It has become de rigueur over the last few disheartening days for U.S. officials to begin any discussion of the uprisings in the Middle East by excoriating the “filmmaker,” whose anti-Muslim video, movie, or whatever the deuce the danged thing is is being used as a flimsy pretext for the uprisings. The lives of four American citizens, including our ambassador, have been lost, but U.S. officials seem more comfortable apologizing for what they see as lacks in our society than damning those who have harmed us.
Stop it already! The right thing to say is: Stop these bloody rampages; we are really, really angry. We can’t, in an open society, police the weird things people do by way of expressing their views. Our officials should not be apologetic about this right. We cannot cower in fear that somebody is going to say something that offends fanatics.
Added to that, the folks behind these mobs have to be laughing up their sleeves. They know that the video was largely irrelevent. The date of the assaults on our embassies–September 11–should have been a tip off even to the striped pantsuits in Foggy Bottom.
We should be very worried that officialdom seems angrier at the video maker than the killers. We should be alarmed that many–including people in the media–appear willing to surrender on the free speech front to appease murderous escapes from the ninth century.
Jonah Goldberg notes one particular hotbed of anti-free speech sentiment:
Over at MSNBC, a riot of consensus broke out when contributors Mike Barnicle and Donny Deutsch as well as University of Pennsylvania professor Anthea Butler all agreed that the people behind the video should be indicted as accessories to murder. “Good morning,” declared Butler, “How soon is Sam Bacile [the alleged creator of the film] going to be in jail folks? I need him to go now.”
Barnicle set his sights on Terry Jones, the pastor who wanted to burn the Koran a while back and who was allegedly involved in the video as well. “Given this supposed minister’s role in last year’s riots in Afghanistan, where people died, and given his apparent or his alleged role in this film, where . . . at least one American, perhaps the American ambassador, is dead, it might be time for the Department of Justice to start viewing his role as an accessory before or after the fact.”
Deutsch helpfully added: “I was thinking the same thing, yeah.”
Goldberg goes on:
It’s interesting to see such committed liberals in lockstep agreement with the Islamist government in Egypt, which implored the U.S. government to take legal action against the filmmakers. Interestingly, not even the Muslim Brotherhood–controlled Egyptian government demanded these men be tried for murder.
Now, I have next to no sympathy for the makers of this film, who clearly hoped to start trouble, violent or otherwise. But where does this logic end? One of the things we’ve learned all too well is that the “Muslim street” — and often Muslim elites — have a near-limitless capacity to take offense at slights to their religion, honor, history, or feelings.

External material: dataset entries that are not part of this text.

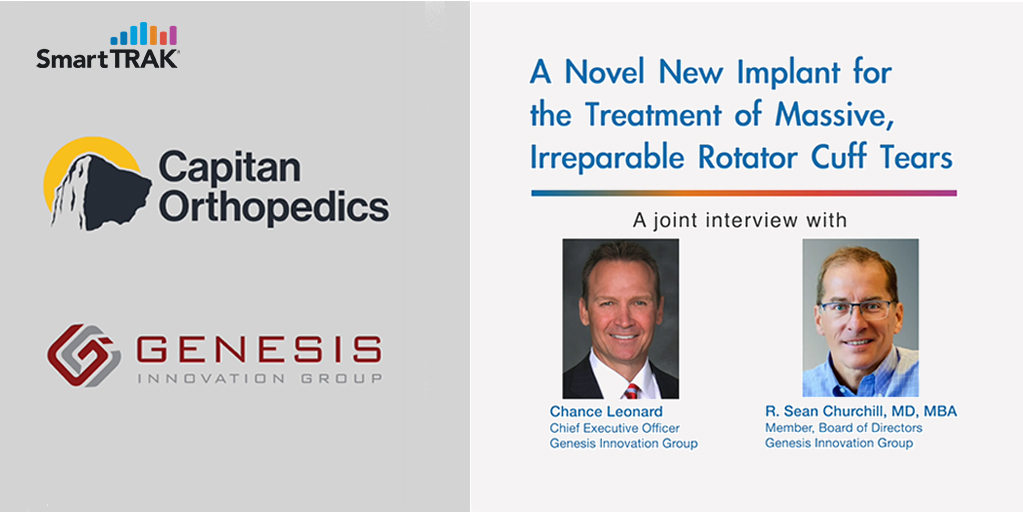 SmartTRAK

Capitan Orthopedics

GENESIS
INNOVATION GROUP

A Novel New Implant for the Treatment of Massive, Irreparable Rotator Cuff Tears

A joint interview with

Chance Leonard
Chief Executive Officer
Genesis Innovation Group

R. Sean Churchill, MD, MBA
Member, Board of Directors
Genesis Innovation Group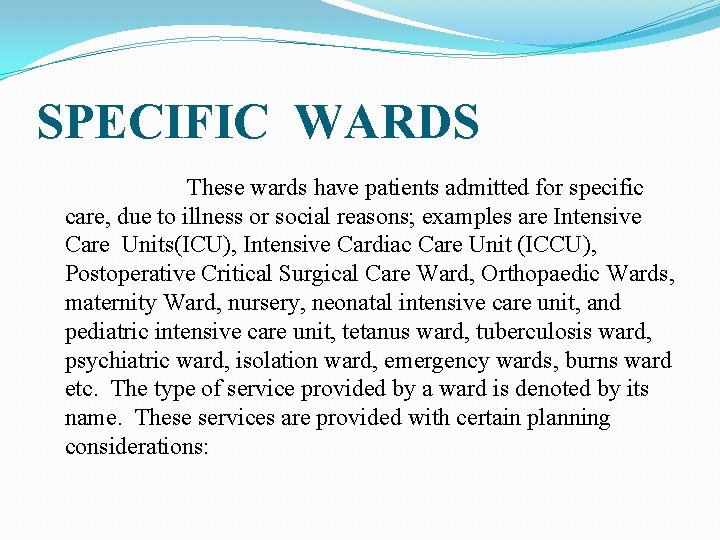 SPECIFIC WARDS

These wards have patients admitted for specific care, due to illness or social reasons; examples are Intensive Care Units(ICU), Intensive Cardiac Care Unit (ICCU), Postoperative Critical Surgical Care Ward, Orthopaedic Wards, maternity Ward, nursery, neonatal intensive care unit, and pediatric intensive care unit, tetanus ward, tuberculosis ward, psychiatric ward, isolation ward, emergency wards, burns ward etc. The type of service provided by a ward is denoted by its name. These services are provided with certain planning considerations: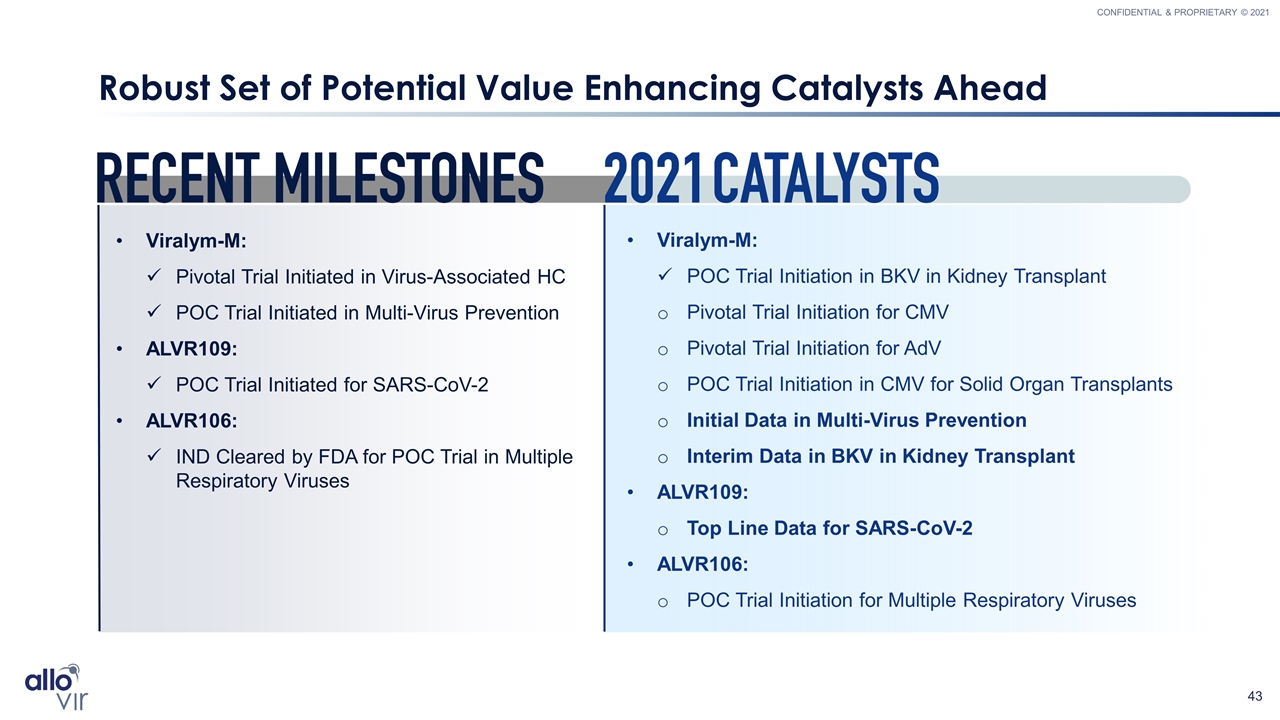 CONFIDENTIAL & PROPRIETARY © 2021

Robust Set of Potential Value Enhancing Catalysts Ahead

RECENT MILESTONES

• Viralym-M:
✓ Pivotal Trial Initiated in Virus-Associated HC
✓ POC Trial Initiated in Multi-Virus Prevention
• ALVR109:
✓ POC Trial Initiated for SARS-CoV-2
• ALVR106:
✓ IND Cleared by FDA for POC Trial in Multiple Respiratory Viruses

2021 CATALYSTS

• Viralym-M:
✓ POC Trial Initiation in BKV in Kidney Transplant
o Pivotal Trial Initiation for CMV
o Pivotal Trial Initiation for AdV
o POC Trial Initiation in CMV for Solid Organ Transplants
o Initial Data in Multi-Virus Prevention
o Interim Data in BKV in Kidney Transplant
• ALVR109:
o Top Line Data for SARS-CoV-2
• ALVR106:
o POC Trial Initiation for Multiple Respiratory Viruses

allo vir

43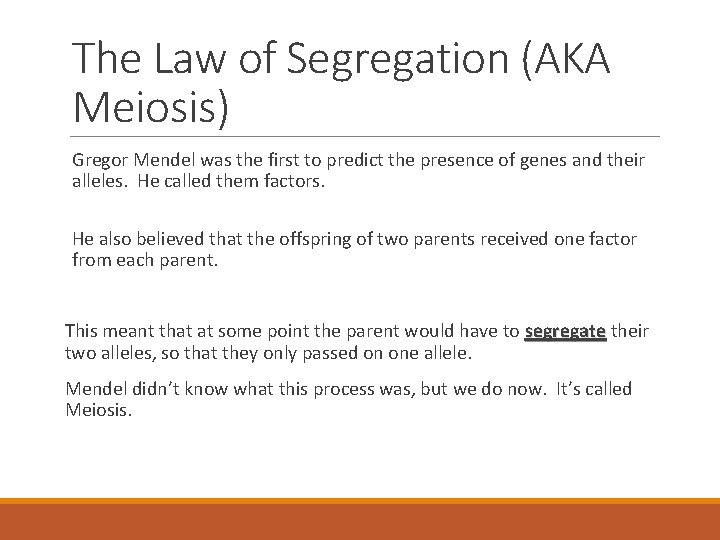 The Law of Segregation (AKA Meiosis)

Gregor Mendel was the first to predict the presence of genes and their alleles. He called them factors.

He also believed that the offspring of two parents received one factor from each parent.

This meant that at some point the parent would have to segregate their two alleles, so that they only passed on one allele.

Mendel didn't know what this process was, but we do now. It's called Meiosis.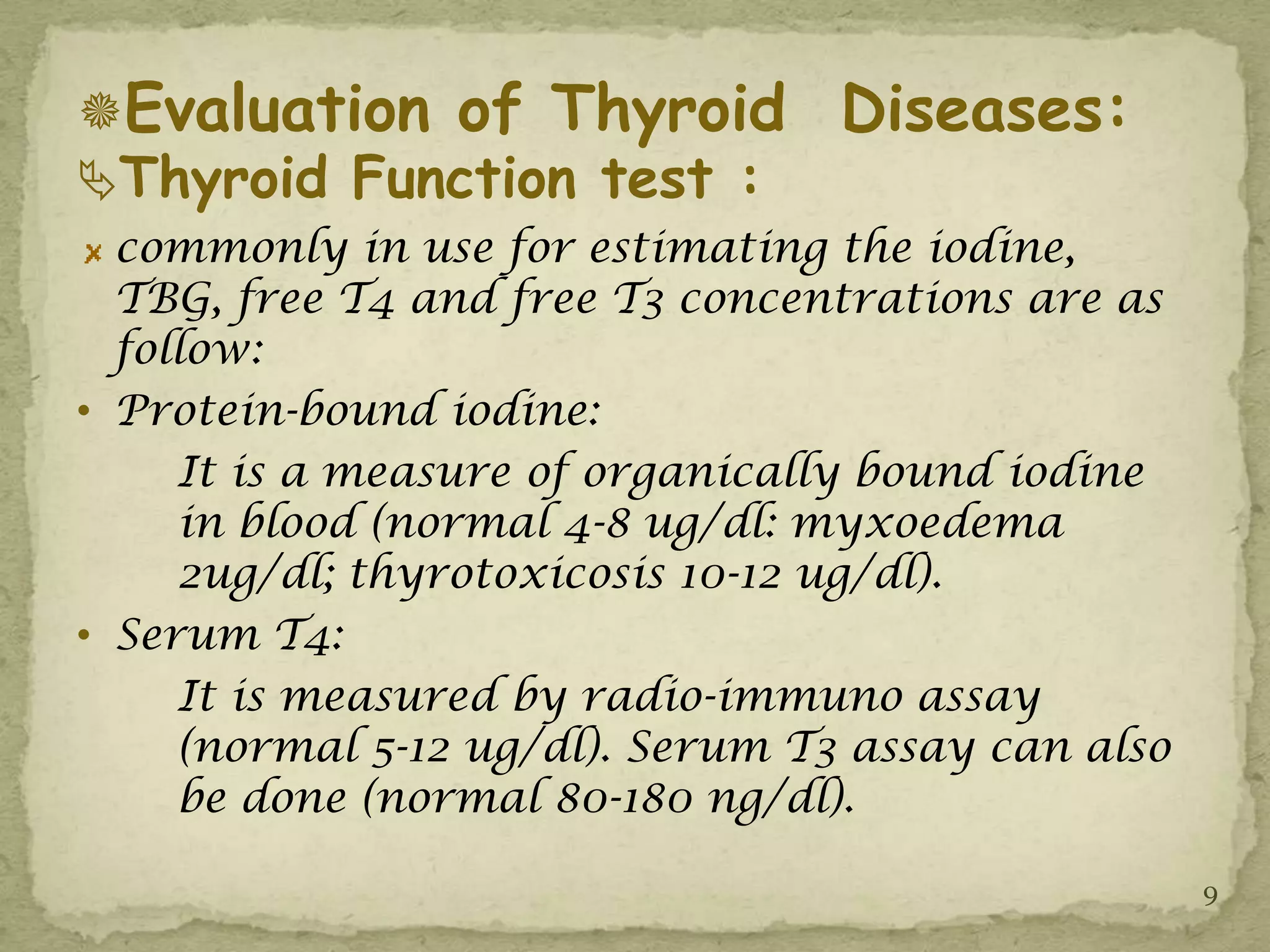 Evaluation of Thyroid Diseases:
Thyroid Function test :

commonly in use for estimating the iodine, TBG, free T4 and free T3 concentrations are as follow:

• Protein-bound iodine:

It is a measure of organically bound iodine in blood (normal 4-8 ug/dl: myxoedema 2ug/dl; thyrotoxicosis 10-12 ug/dl).

• Serum T4:

It is measured by radio-immuno assay (normal 5-12 ug/dl). Serum T3 assay can also be done (normal 80-180 ng/dl).

9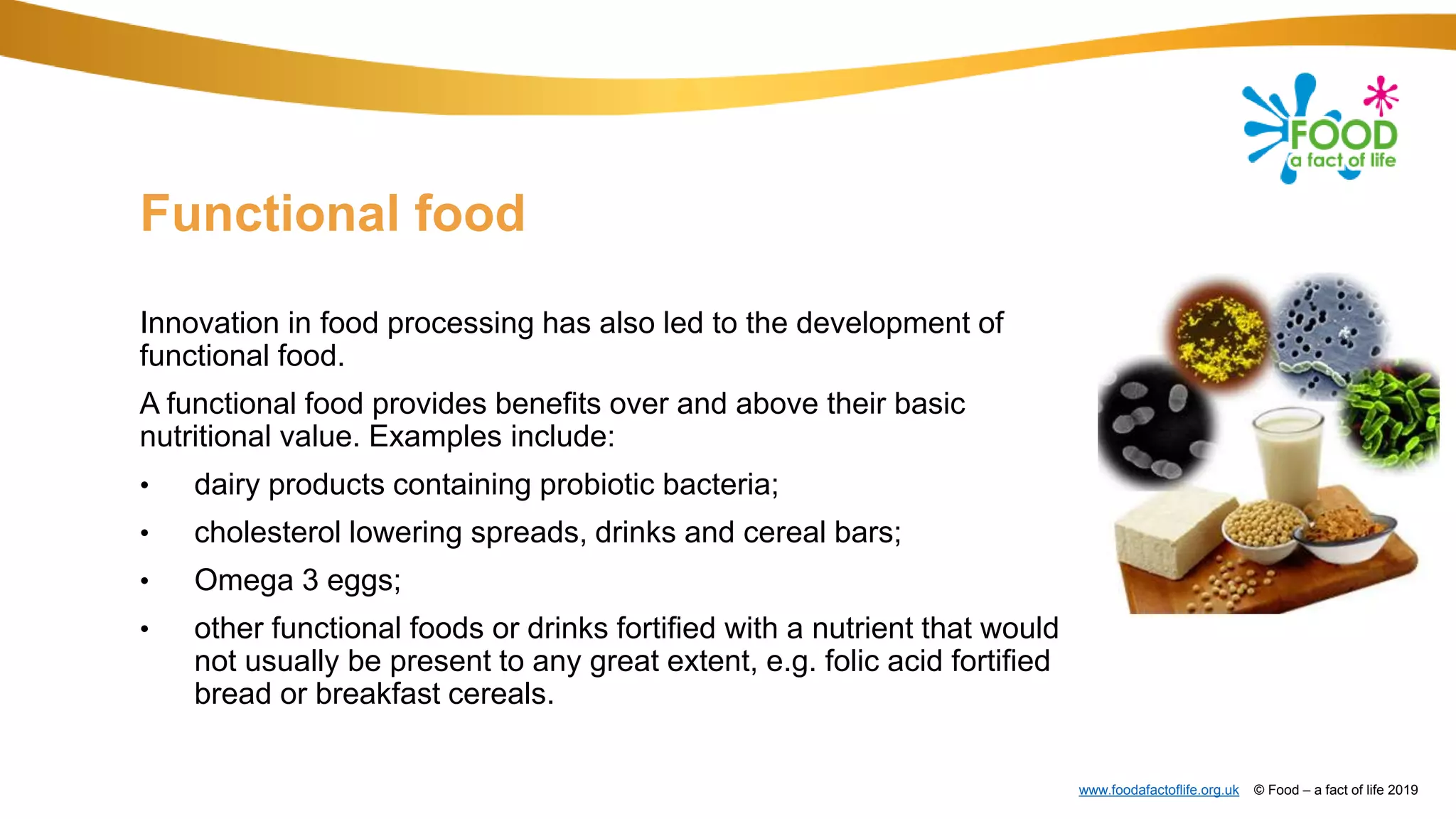 FOOD
a fact of life

Functional food

Innovation in food processing has also led to the development of functional food.

A functional food provides benefits over and above their basic nutritional value. Examples include:

• dairy products containing probiotic bacteria;

• cholesterol lowering spreads, drinks and cereal bars;

• Omega 3 eggs;

• other functional foods or drinks fortified with a nutrient that would not usually be present to any great extent, e.g. folic acid fortified bread or breakfast cereals.

www.foodafactoflife.org.uk © Food – a fact of life 2019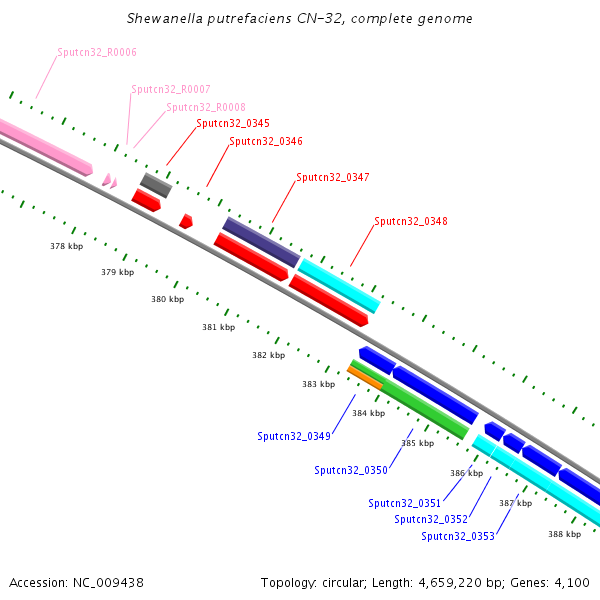 Shewanella putrefaciens CN-32, complete genome

Sputcn32_R0006
Sputcn32_R0007
Sputcn32_R0008
Sputcn32_0345
Sputcn32_0346
Sputcn32_0347
Sputcn32_0348

378 kbp
379 kbp
380 kbp
381 kbp
382 kbp
383 kbp
384 kbp
385 kbp
386 kbp
387 kbp
388 kbp

Sputcn32_0349
Sputcn32_0350
Sputcn32_0351
Sputcn32_0352
Sputcn32_0353

Accession: NC_009438

Topology: circular; Length: 4,659,220 bp; Genes: 4,100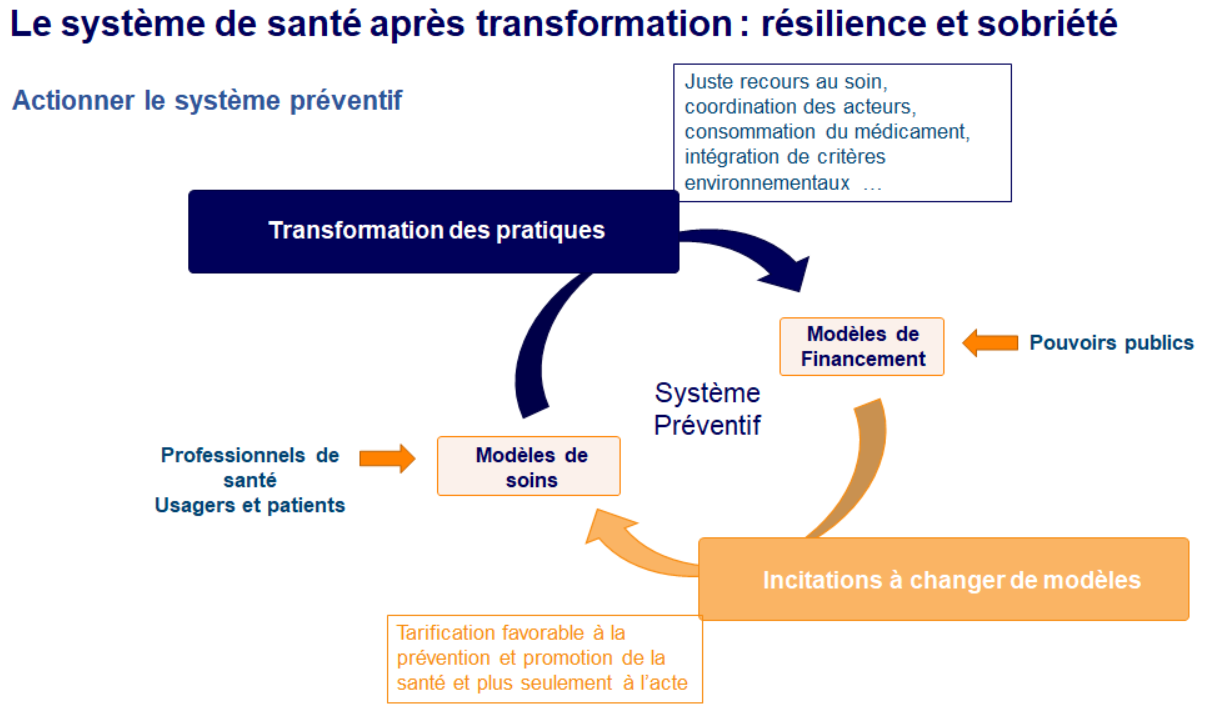 Le système de santé après transformation : résilience et sobriété

Actionner le système préventif

Juste recours au soin, coordination des acteurs, consommation du médicament, intégration de critères environnementaux …

Transformation des pratiques

Modèles de Financement

Pouvoirs publics

Système Préventif

Professionnels de santé
Usagers et patients

Modèles de soins

Incitations à changer de modèles

Tarification favorable à la prévention et promotion de la santé et plus seulement à l'acte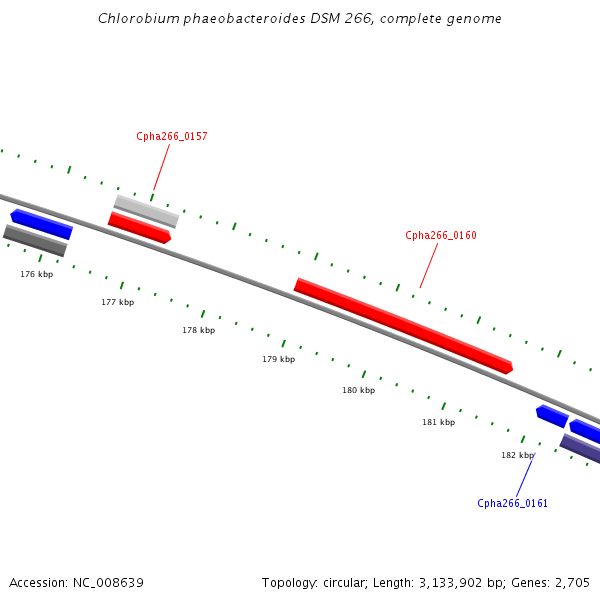 Chlorobium phaeobacteroides DSM 266, complete genome

Cpha266_0157

Cpha266_0160

176 kbp

177 kbp

178 kbp

179 kbp

180 kbp

181 kbp

182 kbp

Cpha266_0161

Accession: NC_008639

Topology: circular; Length: 3,133,902 bp; Genes: 2,705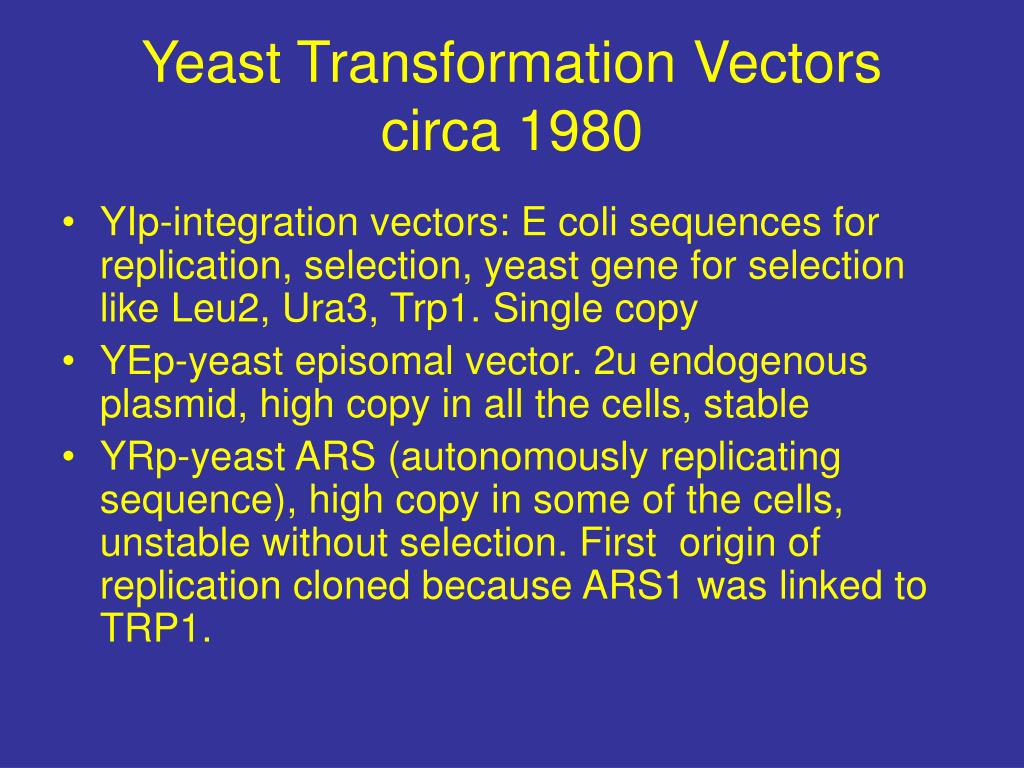 Yeast Transformation Vectors circa 1980

• YIp-integration vectors: E coli sequences for replication, selection, yeast gene for selection like Leu2, Ura3, Trp1. Single copy
• YEp-yeast episomal vector. 2u endogenous plasmid, high copy in all the cells, stable
• YRp-yeast ARS (autonomously replicating sequence), high copy in some of the cells, unstable without selection. First origin of replication cloned because ARS1 was linked to TRP1.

Does Barnicle want Salman Rushdie, the author of The Satanic Verses, charged with being an accessory to murder, too? That book has in one way or another led to several deaths. Surely he should have known that he was stirring up trouble. Perhaps the U.S. Justice Department and the Iranian Ministry of Intelligence and Security could work together on a joint prosecution?
Perhaps Rushdie’s offense doesn’t count because he’s a literary celebrity?
Disturbingly, government officials have leaked the name and general whereabouts of the man who made the offending video to the newspapers. Ross Kaminsky writes:
I agree that [the video maker] Mr. Nakoula, at least based on his history as reported by the AP, is not a model citizen. In 2010, he was sentenced to 21 months in jail and ordered to pay $794,700 in restitution for committing bank fraud.
We don't know whether Mr. Nakoula is an American citizen either, though one would expect his criminal sentence to include mention of deportation if he were not. The UK's Daily Mail reports that "Last year, he was stripped of Egyptian citizenship after he called on the US to intervene in the country to protect its Christians."
But none of this, not the likelihood of a reporter determining that Nakoula and Bacile are one and the same, not Nakoula's unsavory past, and not whatever his citizenship status might be can justify a federal agent outing him to the world.
The Rushdie affair was a long time ago. We've changed. The West is more craven, and, also, it seems that our elites are now more likely to regard freedom of speech as a right that shouldn’t be extended to just anybody. Some people may, in the words of our brave Secretary of State, “abuse” this right.